Consumer confidence still edging higher
Job security and real estate prices are two key elements of consumer confidence that are trending higher, according to weekly figures from Bloomberg/Nanos Research. The Canadian Confidence Index continued its upward trajectory in the week ended April 10th, increasing to 55.37 from 55.04 a week earlier; the 2015 average is 55.12 while the year’s high so far was 56.82 in the week following the cut in interest rates. Although confidence in the overall economy dipped slightly, the sub indexes on job security and personal finances grew. Confidence in real estate is also up, rising to 36.85 from 35.64 and well above the year’s average so far of 33 per cent. Asked where they believe house prices will be in six months, 36.85 per cent said higher, 18.48 per cent said lower and 41.25 per cent said they would be the same.

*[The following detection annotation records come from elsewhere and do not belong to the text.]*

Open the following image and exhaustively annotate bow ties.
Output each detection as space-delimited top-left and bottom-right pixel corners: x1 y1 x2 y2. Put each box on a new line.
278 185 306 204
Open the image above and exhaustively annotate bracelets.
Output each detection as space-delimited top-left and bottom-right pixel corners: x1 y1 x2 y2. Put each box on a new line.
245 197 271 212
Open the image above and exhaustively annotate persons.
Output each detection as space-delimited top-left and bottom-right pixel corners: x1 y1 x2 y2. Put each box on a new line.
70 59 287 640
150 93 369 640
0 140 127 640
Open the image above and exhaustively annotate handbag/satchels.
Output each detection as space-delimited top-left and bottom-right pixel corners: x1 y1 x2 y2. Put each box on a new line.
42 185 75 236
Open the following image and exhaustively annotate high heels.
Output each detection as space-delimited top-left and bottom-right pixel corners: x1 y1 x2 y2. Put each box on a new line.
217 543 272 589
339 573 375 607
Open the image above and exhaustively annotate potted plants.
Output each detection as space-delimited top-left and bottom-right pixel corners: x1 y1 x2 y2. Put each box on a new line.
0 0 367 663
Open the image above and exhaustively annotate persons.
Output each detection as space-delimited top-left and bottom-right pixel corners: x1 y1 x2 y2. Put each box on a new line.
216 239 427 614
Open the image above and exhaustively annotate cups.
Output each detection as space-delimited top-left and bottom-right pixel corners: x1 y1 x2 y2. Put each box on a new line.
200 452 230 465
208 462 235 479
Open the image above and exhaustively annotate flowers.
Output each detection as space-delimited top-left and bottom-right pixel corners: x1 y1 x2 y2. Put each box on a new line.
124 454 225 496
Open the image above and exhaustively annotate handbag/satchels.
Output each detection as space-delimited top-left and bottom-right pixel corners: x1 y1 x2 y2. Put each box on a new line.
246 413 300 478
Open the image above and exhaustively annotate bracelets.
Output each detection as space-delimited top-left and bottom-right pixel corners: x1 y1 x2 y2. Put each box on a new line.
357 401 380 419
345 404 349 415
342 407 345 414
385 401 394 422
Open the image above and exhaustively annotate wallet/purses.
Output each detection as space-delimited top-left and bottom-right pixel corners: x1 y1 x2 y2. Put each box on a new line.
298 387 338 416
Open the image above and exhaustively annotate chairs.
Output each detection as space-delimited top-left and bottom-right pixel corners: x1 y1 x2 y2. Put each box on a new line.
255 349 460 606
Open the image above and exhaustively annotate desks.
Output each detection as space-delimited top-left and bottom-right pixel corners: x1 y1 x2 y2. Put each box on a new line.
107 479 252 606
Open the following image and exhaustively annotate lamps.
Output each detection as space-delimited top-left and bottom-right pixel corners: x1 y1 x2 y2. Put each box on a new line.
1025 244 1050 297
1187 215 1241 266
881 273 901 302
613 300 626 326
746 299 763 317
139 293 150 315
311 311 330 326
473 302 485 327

Mortgage lenders are not to blame for household debt
Whenever mortgage rates are cut there are negative reports that claim that lower rates leads and irresponsible lending are creating a household debt ‘time bomb.’ However, writing in the Globe and Mail, Rob Carrick defended the lower rates offered by mortgage lenders and banks, saying that consumers should welcome them battling it out over lower rates. While critical of the loose lending policies of some he pointed out that no one criticizes retailers when they cut their prices and home loan providers should be treated the same way. Further defending the industry, this time on interest rates, Carrick said that while lower interest rates have fuelled the housing market and helped increase prices, which is not the fault of mortgage lenders.